ZAHN: Now we move on to the number one story in our countdown at the top stories on today about 19 million hits. Actor Chris Penn, who appeared in the films "Rumble Fish" and "Starsky and Hutch," was found dead in his Santa Monica apartment. He happens to be the younger brother of actor Sean Penn.

Police say there are no signs of foul play. It is still not clear what he died from.

So what would you say about a mother who locks her children in the trunk of her car while she is driving around? Well, tomorrow, a Maryland woman will be sentenced in court for doing just that.

A short while ago, officials released a videotape showing her three kids coming out of that trunk.

Kathleen Koch has been following this unbelievable story.


KATHLEEN KOCH, CNN CORRESPONDENT (voice over): It looks like a normal traffic stop on a warm June day.

UNIDENTIFIED MALE: Get them out of the back. Get them out of the back.

KOCH: But then 37-year-old Lenora Lucas (ph) of Thurmont, Maryland, goes to the trunk and out come her 9-year-old son, 3-year- old daughter and an 8-year-old friend. Lucas puts the children in the car, and Sergeant Shawn Tyler (ph) then begins questioning her and filling out the citation.

UNIDENTIFIED MALE: Why would you let your kids ride in the trunk?

KOCH: Sergeant Tyler had seen Lucas put the children in the trunk in the parking lot of a video store, followed her and made the stop. He notices she has a special driver's license.

UNIDENTIFIED MALE: What do you do for a living? Drive a school bus?

KOCH: At the time Frederick County Maryland officials said Lucas had not driven for the school system in three years. She was convicted in November of three counts of reckless endangerment.

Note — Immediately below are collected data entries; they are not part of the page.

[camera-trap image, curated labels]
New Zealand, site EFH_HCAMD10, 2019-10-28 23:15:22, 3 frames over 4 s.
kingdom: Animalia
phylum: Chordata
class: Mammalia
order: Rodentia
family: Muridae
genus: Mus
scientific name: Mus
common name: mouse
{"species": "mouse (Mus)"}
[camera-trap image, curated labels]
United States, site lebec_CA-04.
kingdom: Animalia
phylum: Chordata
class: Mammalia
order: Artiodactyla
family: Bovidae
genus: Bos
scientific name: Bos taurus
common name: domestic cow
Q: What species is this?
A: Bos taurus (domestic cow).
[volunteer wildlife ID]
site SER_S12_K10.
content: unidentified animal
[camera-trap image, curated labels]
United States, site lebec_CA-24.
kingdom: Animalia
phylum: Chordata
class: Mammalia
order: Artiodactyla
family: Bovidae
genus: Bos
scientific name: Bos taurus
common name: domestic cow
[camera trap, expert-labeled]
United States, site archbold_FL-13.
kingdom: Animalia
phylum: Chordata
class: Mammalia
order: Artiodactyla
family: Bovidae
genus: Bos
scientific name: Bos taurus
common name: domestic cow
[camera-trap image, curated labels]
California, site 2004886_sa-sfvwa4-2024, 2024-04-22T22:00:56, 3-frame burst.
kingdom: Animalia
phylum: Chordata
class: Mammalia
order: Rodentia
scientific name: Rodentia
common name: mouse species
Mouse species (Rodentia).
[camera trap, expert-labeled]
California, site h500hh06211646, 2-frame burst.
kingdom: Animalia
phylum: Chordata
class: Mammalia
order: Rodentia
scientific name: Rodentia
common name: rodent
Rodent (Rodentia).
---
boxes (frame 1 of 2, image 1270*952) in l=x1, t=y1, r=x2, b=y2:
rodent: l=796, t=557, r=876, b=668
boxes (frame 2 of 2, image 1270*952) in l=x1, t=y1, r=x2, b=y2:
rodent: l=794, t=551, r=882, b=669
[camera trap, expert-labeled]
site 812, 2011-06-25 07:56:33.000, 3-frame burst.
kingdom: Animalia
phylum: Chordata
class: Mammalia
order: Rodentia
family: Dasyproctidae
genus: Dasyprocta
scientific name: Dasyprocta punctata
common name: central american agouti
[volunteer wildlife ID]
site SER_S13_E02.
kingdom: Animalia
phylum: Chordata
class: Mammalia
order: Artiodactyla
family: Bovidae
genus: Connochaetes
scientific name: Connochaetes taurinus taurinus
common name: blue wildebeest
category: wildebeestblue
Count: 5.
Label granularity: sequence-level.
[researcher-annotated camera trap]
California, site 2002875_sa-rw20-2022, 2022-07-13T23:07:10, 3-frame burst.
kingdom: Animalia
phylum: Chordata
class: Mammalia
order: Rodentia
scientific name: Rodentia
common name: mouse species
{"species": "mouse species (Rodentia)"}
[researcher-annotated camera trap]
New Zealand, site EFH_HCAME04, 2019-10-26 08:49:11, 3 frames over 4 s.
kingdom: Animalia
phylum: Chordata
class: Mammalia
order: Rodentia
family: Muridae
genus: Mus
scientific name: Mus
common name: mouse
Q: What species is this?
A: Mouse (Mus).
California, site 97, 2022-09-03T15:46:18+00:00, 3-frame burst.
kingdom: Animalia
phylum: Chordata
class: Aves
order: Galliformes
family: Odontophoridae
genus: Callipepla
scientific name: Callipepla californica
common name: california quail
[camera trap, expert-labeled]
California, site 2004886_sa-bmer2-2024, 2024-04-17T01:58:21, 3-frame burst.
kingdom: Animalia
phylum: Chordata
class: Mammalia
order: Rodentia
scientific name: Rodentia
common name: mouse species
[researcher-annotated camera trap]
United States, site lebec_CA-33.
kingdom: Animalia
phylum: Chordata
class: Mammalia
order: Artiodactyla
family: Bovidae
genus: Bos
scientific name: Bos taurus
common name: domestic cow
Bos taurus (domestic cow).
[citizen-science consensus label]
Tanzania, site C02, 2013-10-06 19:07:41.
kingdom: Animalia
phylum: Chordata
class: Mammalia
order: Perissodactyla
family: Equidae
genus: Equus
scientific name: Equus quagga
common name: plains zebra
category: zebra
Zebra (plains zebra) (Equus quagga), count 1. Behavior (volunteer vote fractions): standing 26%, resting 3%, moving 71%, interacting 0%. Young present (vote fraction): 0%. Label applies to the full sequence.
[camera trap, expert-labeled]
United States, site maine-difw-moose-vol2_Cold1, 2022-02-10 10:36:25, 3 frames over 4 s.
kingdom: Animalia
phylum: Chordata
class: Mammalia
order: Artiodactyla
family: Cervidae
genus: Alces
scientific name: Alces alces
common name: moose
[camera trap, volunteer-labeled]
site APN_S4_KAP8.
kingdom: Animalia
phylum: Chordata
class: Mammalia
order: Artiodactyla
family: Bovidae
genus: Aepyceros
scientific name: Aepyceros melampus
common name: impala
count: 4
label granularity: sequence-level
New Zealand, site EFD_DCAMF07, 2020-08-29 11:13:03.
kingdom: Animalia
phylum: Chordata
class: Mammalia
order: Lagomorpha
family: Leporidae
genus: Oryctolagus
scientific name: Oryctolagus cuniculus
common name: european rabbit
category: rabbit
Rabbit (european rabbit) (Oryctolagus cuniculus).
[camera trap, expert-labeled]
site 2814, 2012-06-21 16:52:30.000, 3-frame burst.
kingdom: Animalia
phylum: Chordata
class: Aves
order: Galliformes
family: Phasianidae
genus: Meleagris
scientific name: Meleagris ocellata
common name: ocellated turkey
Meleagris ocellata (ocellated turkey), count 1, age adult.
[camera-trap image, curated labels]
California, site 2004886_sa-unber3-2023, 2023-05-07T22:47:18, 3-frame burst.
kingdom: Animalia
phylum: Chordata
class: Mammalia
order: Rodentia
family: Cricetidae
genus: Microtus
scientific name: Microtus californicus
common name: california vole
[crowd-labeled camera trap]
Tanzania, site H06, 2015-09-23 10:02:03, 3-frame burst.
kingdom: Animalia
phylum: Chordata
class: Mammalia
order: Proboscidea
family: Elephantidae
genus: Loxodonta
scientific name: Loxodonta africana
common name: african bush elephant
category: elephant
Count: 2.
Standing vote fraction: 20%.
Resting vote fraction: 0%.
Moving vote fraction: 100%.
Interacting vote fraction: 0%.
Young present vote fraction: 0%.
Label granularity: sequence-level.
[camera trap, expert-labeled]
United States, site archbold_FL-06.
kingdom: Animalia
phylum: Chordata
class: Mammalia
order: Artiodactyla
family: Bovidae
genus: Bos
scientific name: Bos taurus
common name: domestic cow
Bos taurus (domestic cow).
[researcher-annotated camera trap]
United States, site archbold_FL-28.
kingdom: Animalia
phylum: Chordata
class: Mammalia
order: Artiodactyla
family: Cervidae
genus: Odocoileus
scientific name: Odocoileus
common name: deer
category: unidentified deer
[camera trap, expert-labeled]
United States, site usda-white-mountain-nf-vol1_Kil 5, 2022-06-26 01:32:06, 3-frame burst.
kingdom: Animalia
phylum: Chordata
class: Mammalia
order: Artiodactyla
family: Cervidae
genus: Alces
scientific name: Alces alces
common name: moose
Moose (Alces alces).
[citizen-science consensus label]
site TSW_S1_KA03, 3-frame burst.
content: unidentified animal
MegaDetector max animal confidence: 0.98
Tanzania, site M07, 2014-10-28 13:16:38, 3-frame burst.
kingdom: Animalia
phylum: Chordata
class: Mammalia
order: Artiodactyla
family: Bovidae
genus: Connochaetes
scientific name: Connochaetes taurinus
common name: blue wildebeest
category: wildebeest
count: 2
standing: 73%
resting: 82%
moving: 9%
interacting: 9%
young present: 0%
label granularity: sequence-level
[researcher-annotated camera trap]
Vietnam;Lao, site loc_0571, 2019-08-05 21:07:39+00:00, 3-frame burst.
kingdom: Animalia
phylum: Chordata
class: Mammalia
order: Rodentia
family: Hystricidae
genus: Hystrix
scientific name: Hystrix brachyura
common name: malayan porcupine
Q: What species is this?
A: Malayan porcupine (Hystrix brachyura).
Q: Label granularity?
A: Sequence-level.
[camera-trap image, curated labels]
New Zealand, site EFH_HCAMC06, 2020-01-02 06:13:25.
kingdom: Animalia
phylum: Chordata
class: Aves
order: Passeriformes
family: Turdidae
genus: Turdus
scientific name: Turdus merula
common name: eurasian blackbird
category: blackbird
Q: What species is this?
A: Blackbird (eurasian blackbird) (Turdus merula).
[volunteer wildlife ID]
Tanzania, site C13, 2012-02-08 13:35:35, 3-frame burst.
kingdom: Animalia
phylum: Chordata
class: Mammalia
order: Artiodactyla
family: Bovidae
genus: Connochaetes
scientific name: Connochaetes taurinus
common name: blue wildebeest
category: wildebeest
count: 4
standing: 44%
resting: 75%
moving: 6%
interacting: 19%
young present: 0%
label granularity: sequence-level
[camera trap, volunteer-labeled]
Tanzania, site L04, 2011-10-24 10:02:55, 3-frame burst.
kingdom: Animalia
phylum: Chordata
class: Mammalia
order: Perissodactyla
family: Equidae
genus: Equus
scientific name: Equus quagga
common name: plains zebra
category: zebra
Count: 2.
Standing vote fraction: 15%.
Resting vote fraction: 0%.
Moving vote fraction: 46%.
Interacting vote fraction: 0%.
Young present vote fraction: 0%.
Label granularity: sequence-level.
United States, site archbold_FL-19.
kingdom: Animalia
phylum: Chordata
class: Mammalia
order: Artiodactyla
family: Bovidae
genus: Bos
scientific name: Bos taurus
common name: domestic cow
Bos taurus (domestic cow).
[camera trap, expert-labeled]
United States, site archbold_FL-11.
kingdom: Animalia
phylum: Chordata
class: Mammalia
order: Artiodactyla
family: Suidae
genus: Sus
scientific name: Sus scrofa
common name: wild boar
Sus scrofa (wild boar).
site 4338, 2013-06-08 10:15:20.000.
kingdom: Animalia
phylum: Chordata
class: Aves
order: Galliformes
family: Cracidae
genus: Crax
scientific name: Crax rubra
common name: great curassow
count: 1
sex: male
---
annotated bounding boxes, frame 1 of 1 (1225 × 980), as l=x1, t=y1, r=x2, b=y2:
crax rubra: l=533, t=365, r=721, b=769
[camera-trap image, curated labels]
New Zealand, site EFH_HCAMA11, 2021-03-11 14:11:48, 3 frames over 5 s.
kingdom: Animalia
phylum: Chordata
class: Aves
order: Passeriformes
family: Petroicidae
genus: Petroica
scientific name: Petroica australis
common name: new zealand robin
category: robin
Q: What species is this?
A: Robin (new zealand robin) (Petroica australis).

KOCH: And at tomorrow's sentencing in Frederick, Maryland, Lucas faces up to 15 years in prison. But the prosecutor says he'll be seeking probation since she has no prior criminal record and has taken remedial action, including parenting classes--Paula.

ZAHN: Does anybody know how this defense is going to be mapped out Kathleen?

KOCH: Well, again, I think they are going to portray her from what we understand--her defense attorney wouldn't speak to us--but as a woman who meant no wrong, and the police certainly believe she did not mean to harm these children.

She apparently told them the kids wanted to ride in the trunk. She had those inside seats folded down, and she just wanted to be a cool mom. But obviously not a mom with very good judgment, Paula.

ZAHN: Yes, don't know how that will go down with a judge or a jury.

Kathleen Koch thank you so much for the update. We appreciate it.

And that wraps it up for all of us here tonight. Appreciate your being with us. Tomorrow the latest on the investigation into the mysterious disappearance of the young man who vanished on his honeymoon cruise. Thanks again for joining us tonight. Good night.